During the period Bitcoin has existed many economists have argued many different things, but what matters now is that the current general consensus amongst everyone is that Bitcoin is indeed money.
Money, or better yet moneyness — is not a thing, but a feature. We say that something is ‘money’ if it can be used as a unit of account, a store of value, and a medium of exchange.
Historically, anything from cowry shells to large stones and objects made out of precious metals such as gold or silver coins have been used by humans as money.
When it comes to the moneyness features of Bitcoin, the medium of exchange and unit of account remain largely undisputed. The one thing that’s still discussed among a small fraction of economists is whether a highly volatile asset such as Bitcoin can be considered a good store of value.
Some say yes, others say no, but theory aside — Bitcoin today is de facto and de jure money.
Everyone that uses it accepts it as money and courts in most jurisdictions around the world affirm – through their legally binding decisions – that it is money.
Is Bitcoin a Currency?
The jury is still out on this one.
Money and currency are not the same. All currency is money, but not all money is currency.
For a form of money to be considered a currency, it must circulate or pass from hand to hand without third-party verification. One way to picture the difference between circulating and non-circulating money is to contrast checks, which don’t circulate without first going through a bank, with dollar bills — which do.
In that regard, whether a particular form of money fits the definition of currency isn’t all that clear. Some economists believe that, in addition to the above criteria, for money to be a currency it must be legal tender — that is, it must be recognized by the state as a satisfactory payment for any monetary debt.
From a practical standpoint, Bitcoin perfectly fits the definition of currency as “money which circulates,” and rarely anybody argues against that. However, the problem lies with the fact that, in the vast majority of world jurisdictions, Bitcoin isn’t recognized as legal tender.
From a legal standpoint, most world jurisdictions regulate (largely depending on the circumstance) Bitcoin either as property or as a currency and/or commodity.
For example, in the U.S., for tax-related purposes, the IRS treats Bitcoin (and other digital currencies) as property.

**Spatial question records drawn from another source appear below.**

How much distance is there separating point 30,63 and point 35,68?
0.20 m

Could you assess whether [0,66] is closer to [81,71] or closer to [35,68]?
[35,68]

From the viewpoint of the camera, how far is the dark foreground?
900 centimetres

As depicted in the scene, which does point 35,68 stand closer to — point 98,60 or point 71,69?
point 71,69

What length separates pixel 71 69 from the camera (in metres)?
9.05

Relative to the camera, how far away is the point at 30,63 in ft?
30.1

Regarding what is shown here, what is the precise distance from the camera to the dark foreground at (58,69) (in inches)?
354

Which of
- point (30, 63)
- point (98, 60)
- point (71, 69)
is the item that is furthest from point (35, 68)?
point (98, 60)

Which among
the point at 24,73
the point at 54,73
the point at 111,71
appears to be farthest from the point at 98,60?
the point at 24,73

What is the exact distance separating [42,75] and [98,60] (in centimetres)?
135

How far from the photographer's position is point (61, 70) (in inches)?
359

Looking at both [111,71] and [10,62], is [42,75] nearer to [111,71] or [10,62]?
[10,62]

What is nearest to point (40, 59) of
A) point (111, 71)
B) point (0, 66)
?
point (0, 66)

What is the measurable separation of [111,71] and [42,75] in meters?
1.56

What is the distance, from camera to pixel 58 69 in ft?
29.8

In contrast, the CFTC treats Bitcoin as a commodity covered by the Commodity Exchange Act (CEA).
Moving across the ocean, The Court of Justice of the European Union sees Bitcoin as “means of payment” and rules that, for value-added tax (VAT) purposes, Bitcoins should be treated as currency.

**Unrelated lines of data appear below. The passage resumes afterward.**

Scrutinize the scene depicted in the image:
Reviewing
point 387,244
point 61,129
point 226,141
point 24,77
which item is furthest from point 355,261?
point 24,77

We can, therefore, conclude that the term “cryptocurrency” is unfortunate and largely misleading.
Bitcoin is best thought of not as a currency, but as a scarce digital asset more similar to other scarce commodities such as gold or silver.
Is Bitcoin a Commodity?
It depends on the jurisdiction.
From a purely economic standpoint, Bitcoin resembles a scarce digital commodity more than it does anything else — be that a digital currency or a stock.
The CFTC in the United States is in line with this and sees Bitcoin as a commodity covered by the Commodity Exchange Act (CEA).
Most other jurisdictions simply treat Bitcoin either as money or currency or don’t enact any laws specifically regulating it at all.
Is Bitcoin a Stock?
No, Bitcoin is not stock. Neither from a practical nor from a legal perspective.
Stocks are securities that represent an ownership share in a company.
Bitcoin is a decentralized scarce digital asset. Owning Bitcoins doesn’t represent ownership over any legal entity – company or corporation.